++++ Excerpt provided
What is an OEM?

OEM stands for Original Equipment Manufacturer which basically means the people that built the part. There are many OEMs out there but we’ll focus on the ones that drive our industry. Here are a few you should get to know:

– General Electric
– CFM International
– Safran
– Pratt & Whitney
– Boeing
– Airbus
– Embraer
– Honeywell
– Rockwell Collins
– UTC Aerospace Systems
– Liebherr
– Meggitt

There are countless others that make up the internal systems of an airplane. OEMs are important because they build the sub-systems that make up the “guts” of an airplane. For example, take a Boeing 737-800, one of the most popular selling planes in the world. Do you think Boeing makes the whole airplane from scratch? I used to when I was little, but we’re not little anymore. The actual tube, called a fuselage, is made by Spirit Aerosystems. Engines are built by CFM International, tires, brakes, slides, windows, seats, toilets…all come together for the big a dance that is making a B737. Here’s a pretty great video about how the plane is actually built:

So the next someone asks, what is an OEM? Original Equipment Manufacturer. OEMs closed.

Words of Wisdom from the Father

For those just starting out in aviation or thinking about getting into aviation, I offer the single most important advice my father ever taught me. This can apply to every industry, but it’s especially important in ours.

<Always protect your reputation, it is everything>

The aviation industry, in particular the aftermarket side, is a small small world after all. There are plenty of companies in the space, but the people you start to deal with on daily basis, start becoming friends and family. It’s an odd phenomenon, but if you ask most people they will tell you that they work among friends, not colleagues. This can be a really positive thing, or a really negative thing depending on your circumstance. But the most important concept to realize is that because it’s such a “small” space, how you treat people and the promises you deliver on (or don’t deliver on) can follow you around for life. Most people work on a basis of trust and a trend of experiences they’ve had dealing with you. If you’re sharp, treat people the way you want to be treated, and become TRUSTWORTHY, this industry will take care of you for the long haul. But, if you cross people the wrong way, do shady things that call your integrity into question, you’re not going to last very long.

My father has been in aviation for 30+ years and some of those same people who worked with him in the past, still reach out to him because they know he is a man of integrity and has the experience to back it up. This is what I aspire to in my career, and I think I’m doing a pretty good job. There’s an unspoken code among aviation professionals and you can easily tell who’s “got it” and who doesn’t. You need some experience under your belt before you’re fluent, but just remember the golden rule. No, it’s not he who has the gold…trust me on that one. It’s treat people fairly, don’t talk up a big game and choke in the first quarter, and don’t forget the second most important piece of advice from the father.

<The day you think you know everything, is the day life will make you realize how little you don’t>

My dad is fond of saying that after 30 years, he still learns something new everyday. It’s true. A man who has been around airplanes all of his life still finds them fascinating because he can never truly grasp everything there is to know about them. Because aviation is so fluid and constantly evolving, I think that’s what keeps things fresh and interesting in our industry. But don’t ever think that you know it all. I’ve been around guys like that and it’s sad sometimes…you have the right answer 15 ways from Sunday and they don’t want to listen. They don’t want to learn. They don’t want to evolve. They’re the old propeller planes in an age of Dreamliners, (nothing against the old school, just the old school that’s stuck in their ways).
++++++++
• Exercise details: Copy out the passage of the aviation text word for word, starting with "There are countless" and going on through "Manufacturer. OEMs closed.".
++++ Data shown
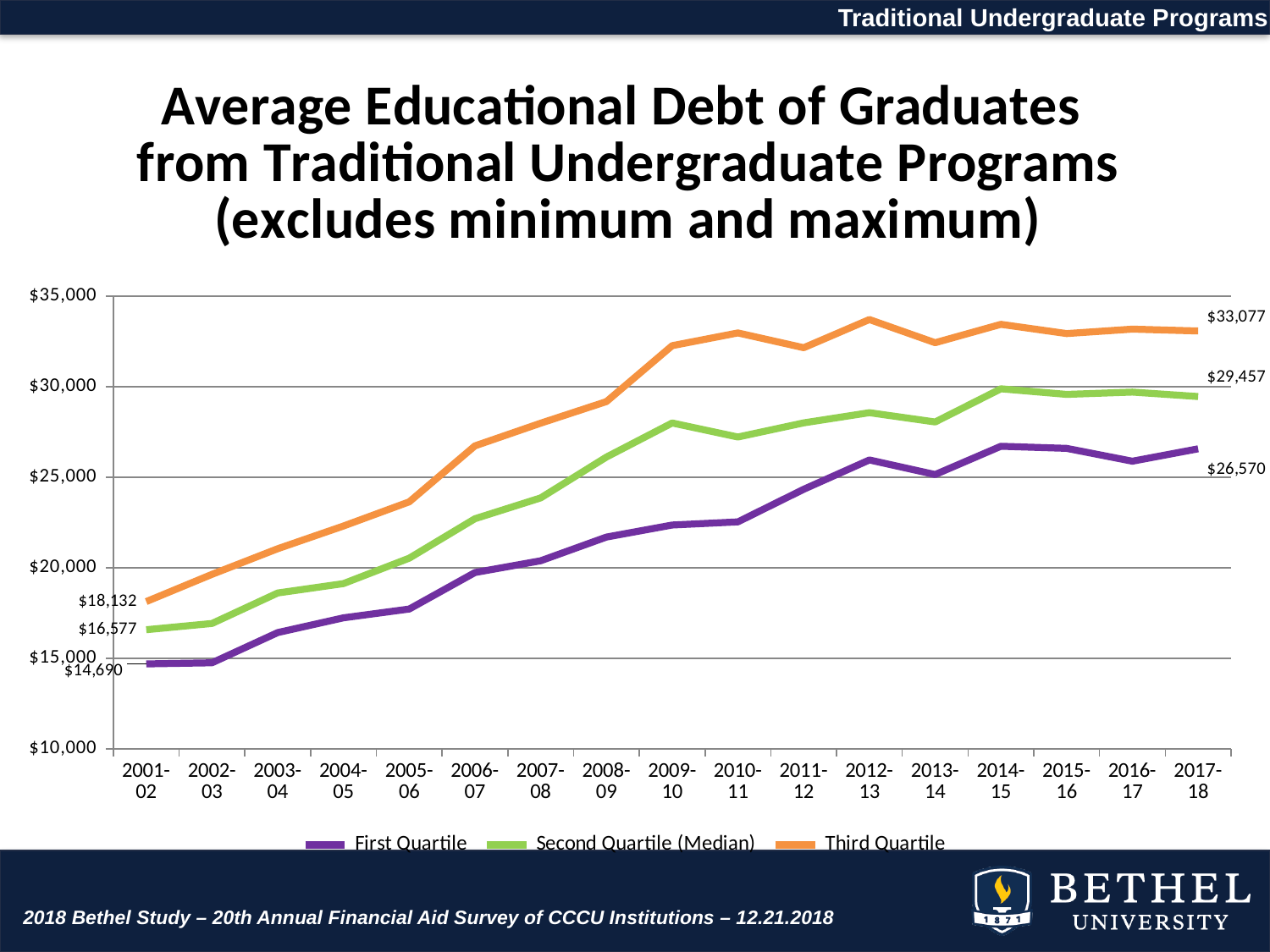
By how much did the Second Quartile (Median) value increase from 2001-02 to 2017-18? $12,880 Which series has the highest value in 2017-18? Third Quartile What is the Third Quartile value for 2017-18? $33,077 What is the Second Quartile (Median) value for 2017-18? $29,457 What type of chart is shown on the slide? line chart How many series does the legend list? 3 How many academic years are plotted along the x axis? 17 What is the First Quartile value for 2001-02? $14,690 What is the Third Quartile value for 2001-02? $18,132 Overall, do the First Quartile values rise or fall from 2001-02 to 2017-18? rise What is the difference between the Third Quartile and First Quartile values in 2017-18? $6,507 Is the First Quartile value for 2009-10 greater or less than $20,000? greater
++++++++
• Exercise output:
There are countless others that make up the internal systems of an airplane. OEMs are important because they build the sub-systems that make up the “guts” of an airplane. For example, take a Boeing 737-800, one of the most popular selling planes in the world. Do you think Boeing makes the whole airplane from scratch? I used to when I was little, but we’re not little anymore. The actual tube, called a fuselage, is made by Spirit Aerosystems. Engines are built by CFM International, tires, brakes, slides, windows, seats, toilets…all come together for the big a dance that is making a B737. Here’s a pretty great video about how the plane is actually built:

So the next someone asks, what is an OEM? Original Equipment Manufacturer. OEMs closed.